Baseball standings dataset:
the data represents MLB standings foe 2018: there are 12 teams with variables explained below:
GLOSSARY of the data:
- W:Wins
- L:Losses
- PCT:Winning Percentage
- GB:Games Back
- HOME:Home Record
- AWAY:Away Record
- RS:Runs scored
- RA:Runs allowed
- DIFF:Run Differential
- STRK:Current Streak
- L10:Record last 10 games
- POFF:% chance of making the playoffs
- * –:Clinched Best League Record
- Y –:Clinched Wild Card
- X –:Clinched Division
Pythagorean Formula and residual plot:
The first graph below is the scatter plot of log (W/L) against log (RS/RA) which demonstrate the Pythagorean Formula
, and the second plot is the residuals against log (RS/RA).

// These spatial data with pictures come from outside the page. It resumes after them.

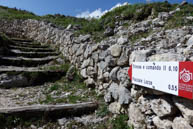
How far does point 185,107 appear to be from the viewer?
5.73ft

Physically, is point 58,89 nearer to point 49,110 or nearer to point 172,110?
point 49,110

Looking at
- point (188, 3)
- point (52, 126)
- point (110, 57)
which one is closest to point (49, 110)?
point (52, 126)

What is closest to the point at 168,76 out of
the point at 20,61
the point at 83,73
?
the point at 83,73

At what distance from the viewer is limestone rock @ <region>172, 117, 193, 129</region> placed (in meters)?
1.73

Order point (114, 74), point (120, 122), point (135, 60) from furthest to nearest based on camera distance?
1. point (114, 74)
2. point (120, 122)
3. point (135, 60)

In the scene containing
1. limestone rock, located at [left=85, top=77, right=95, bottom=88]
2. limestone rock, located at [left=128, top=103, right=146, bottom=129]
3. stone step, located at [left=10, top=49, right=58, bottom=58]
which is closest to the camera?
limestone rock, located at [left=128, top=103, right=146, bottom=129]

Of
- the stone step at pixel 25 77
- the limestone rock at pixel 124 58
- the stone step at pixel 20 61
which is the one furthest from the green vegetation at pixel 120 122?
the stone step at pixel 20 61

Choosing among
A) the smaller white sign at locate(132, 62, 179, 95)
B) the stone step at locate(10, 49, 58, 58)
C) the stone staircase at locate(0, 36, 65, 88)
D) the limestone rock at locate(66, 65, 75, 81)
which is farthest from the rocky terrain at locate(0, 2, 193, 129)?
the stone step at locate(10, 49, 58, 58)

It seems to have a linear relationship between log (W/L) and log (RS/RA). fitting a linear model log (W/L) ~ log (RS/RA) will yield to: slope =1.4 and intercept almost equals to 0.

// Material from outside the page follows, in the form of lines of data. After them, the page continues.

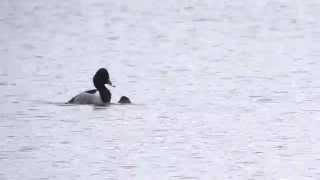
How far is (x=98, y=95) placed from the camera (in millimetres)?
23906

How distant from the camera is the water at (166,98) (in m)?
17.3

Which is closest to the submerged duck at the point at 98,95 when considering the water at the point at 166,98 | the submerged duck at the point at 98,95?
the submerged duck at the point at 98,95

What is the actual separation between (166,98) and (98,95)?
3.77 ft

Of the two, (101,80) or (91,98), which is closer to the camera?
(91,98)

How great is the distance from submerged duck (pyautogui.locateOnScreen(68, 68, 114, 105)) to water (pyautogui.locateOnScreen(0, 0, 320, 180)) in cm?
42

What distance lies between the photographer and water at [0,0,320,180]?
56.9 feet

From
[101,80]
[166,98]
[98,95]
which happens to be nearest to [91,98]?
[98,95]

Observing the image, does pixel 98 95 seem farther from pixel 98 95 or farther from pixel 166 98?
pixel 166 98

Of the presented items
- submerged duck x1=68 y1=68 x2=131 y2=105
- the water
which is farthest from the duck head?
the water

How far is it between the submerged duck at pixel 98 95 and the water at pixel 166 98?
0.42m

With R square is around 82% and pretty small p-value= 5.359e-05, we concede that the model fitted the data pretty well so the best k value is the slope 1.4.
The Colorado Rockies and Milwaukee teams considered lucky teams because they have the highest residual values so their wins/losses is higher then predicted value.
The Washington Nationals considered unlucky team because it has the least residual values so its wins/losses is lower then predicted value.